Return the full listing, so that each line matches the original exactly.

:: Data extract ::

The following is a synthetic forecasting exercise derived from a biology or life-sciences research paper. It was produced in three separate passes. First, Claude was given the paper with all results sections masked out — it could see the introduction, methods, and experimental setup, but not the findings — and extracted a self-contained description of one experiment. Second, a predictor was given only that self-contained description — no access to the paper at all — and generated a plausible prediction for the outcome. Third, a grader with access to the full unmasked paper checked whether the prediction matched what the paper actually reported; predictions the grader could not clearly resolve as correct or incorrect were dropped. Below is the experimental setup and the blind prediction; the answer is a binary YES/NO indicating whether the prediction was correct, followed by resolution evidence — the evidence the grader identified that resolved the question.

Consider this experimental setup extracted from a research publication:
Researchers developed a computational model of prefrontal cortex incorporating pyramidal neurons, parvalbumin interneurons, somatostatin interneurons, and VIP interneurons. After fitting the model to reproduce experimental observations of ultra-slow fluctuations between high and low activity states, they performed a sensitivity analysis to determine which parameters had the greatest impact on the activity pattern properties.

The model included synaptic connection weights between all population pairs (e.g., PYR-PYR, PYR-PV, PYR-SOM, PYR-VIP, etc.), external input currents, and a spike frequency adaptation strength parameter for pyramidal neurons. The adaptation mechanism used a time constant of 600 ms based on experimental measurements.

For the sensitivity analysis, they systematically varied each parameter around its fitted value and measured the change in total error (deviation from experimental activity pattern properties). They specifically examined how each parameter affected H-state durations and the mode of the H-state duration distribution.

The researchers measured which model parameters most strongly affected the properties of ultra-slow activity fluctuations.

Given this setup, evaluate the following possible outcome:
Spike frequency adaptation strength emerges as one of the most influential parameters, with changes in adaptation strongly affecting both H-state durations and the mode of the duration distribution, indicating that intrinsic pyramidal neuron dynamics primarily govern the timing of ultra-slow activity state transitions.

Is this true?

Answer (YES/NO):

:::

**Exercise output**
The following is a synthetic forecasting exercise derived from a biology or life-sciences research paper. It was produced in three separate passes. First, Claude was given the paper with all results sections masked out — it could see the introduction, methods, and experimental setup, but not the findings — and extracted a self-contained description of one experiment. Second, a predictor was given only that self-contained description — no access to the paper at all — and generated a plausible prediction for the outcome. Third, a grader with access to the full unmasked paper checked whether the prediction matched what the paper actually reported; predictions the grader could not clearly resolve as correct or incorrect were dropped. Below is the experimental setup and the blind prediction; the answer is a binary YES/NO indicating whether the prediction was correct, followed by resolution evidence — the evidence the grader identified that resolved the question.

Consider this experimental setup extracted from a research publication:
Researchers developed a computational model of prefrontal cortex incorporating pyramidal neurons, parvalbumin interneurons, somatostatin interneurons, and VIP interneurons. After fitting the model to reproduce experimental observations of ultra-slow fluctuations between high and low activity states, they performed a sensitivity analysis to determine which parameters had the greatest impact on the activity pattern properties.

The model included synaptic connection weights between all population pairs (e.g., PYR-PYR, PYR-PV, PYR-SOM, PYR-VIP, etc.), external input currents, and a spike frequency adaptation strength parameter for pyramidal neurons. The adaptation mechanism used a time constant of 600 ms based on experimental measurements.

For the sensitivity analysis, they systematically varied each parameter around its fitted value and measured the change in total error (deviation from experimental activity pattern properties). They specifically examined how each parameter affected H-state durations and the mode of the H-state duration distribution.

The researchers measured which model parameters most strongly affected the properties of ultra-slow activity fluctuations.

Given this setup, evaluate the following possible outcome:
Spike frequency adaptation strength emerges as one of the most influential parameters, with changes in adaptation strongly affecting both H-state durations and the mode of the duration distribution, indicating that intrinsic pyramidal neuron dynamics primarily govern the timing of ultra-slow activity state transitions.

Is this true?

Answer (YES/NO):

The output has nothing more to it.